TASK REQUIREMENTS:
Retype the listing below word for word, starting at its first line and ending at the line that contains "282 centimetres". Include both of those lines.

DATA TO PROCESS:
************

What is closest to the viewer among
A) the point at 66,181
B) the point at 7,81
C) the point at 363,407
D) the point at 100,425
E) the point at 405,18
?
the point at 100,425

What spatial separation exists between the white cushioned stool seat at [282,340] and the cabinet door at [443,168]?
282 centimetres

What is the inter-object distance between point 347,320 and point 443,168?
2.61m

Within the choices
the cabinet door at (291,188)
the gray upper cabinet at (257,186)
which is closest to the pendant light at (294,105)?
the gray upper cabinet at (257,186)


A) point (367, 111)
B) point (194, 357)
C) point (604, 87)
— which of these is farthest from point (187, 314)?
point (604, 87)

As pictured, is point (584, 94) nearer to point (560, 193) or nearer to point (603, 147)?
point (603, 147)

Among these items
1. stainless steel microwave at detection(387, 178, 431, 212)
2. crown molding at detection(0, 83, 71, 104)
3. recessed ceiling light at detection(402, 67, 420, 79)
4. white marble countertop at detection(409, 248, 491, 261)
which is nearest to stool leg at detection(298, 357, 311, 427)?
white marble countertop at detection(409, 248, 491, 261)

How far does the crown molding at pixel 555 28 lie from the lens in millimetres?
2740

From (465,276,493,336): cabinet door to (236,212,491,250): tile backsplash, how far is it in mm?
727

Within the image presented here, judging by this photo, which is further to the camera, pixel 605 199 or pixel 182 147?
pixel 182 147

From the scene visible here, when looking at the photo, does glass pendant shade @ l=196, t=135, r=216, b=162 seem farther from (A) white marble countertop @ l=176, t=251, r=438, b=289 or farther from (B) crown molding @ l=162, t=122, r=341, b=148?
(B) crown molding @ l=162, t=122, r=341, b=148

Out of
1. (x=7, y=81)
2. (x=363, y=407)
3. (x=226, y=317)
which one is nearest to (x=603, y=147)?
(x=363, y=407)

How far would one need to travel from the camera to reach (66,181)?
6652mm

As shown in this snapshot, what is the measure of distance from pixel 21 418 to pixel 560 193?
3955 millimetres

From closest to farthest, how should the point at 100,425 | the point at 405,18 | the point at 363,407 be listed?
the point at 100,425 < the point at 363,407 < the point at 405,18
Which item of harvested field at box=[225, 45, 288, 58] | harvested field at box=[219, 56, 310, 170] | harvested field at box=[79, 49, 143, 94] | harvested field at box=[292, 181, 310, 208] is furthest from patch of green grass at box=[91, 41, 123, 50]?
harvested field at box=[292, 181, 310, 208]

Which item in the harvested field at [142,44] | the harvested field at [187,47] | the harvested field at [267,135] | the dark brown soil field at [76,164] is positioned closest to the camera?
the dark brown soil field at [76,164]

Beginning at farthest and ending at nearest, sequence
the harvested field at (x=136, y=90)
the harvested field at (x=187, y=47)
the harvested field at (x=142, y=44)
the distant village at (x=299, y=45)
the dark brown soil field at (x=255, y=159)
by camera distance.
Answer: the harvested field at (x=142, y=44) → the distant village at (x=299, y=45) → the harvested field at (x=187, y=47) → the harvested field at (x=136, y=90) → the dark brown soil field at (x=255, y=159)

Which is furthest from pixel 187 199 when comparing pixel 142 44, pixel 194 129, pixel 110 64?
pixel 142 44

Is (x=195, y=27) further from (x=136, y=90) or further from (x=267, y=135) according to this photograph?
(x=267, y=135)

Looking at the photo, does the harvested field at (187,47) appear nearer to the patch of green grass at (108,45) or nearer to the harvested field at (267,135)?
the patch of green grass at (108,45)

************

FINISHED ANSWER:
What is closest to the viewer among
A) the point at 66,181
B) the point at 7,81
C) the point at 363,407
D) the point at 100,425
E) the point at 405,18
?
the point at 100,425

What spatial separation exists between the white cushioned stool seat at [282,340] and the cabinet door at [443,168]?
282 centimetres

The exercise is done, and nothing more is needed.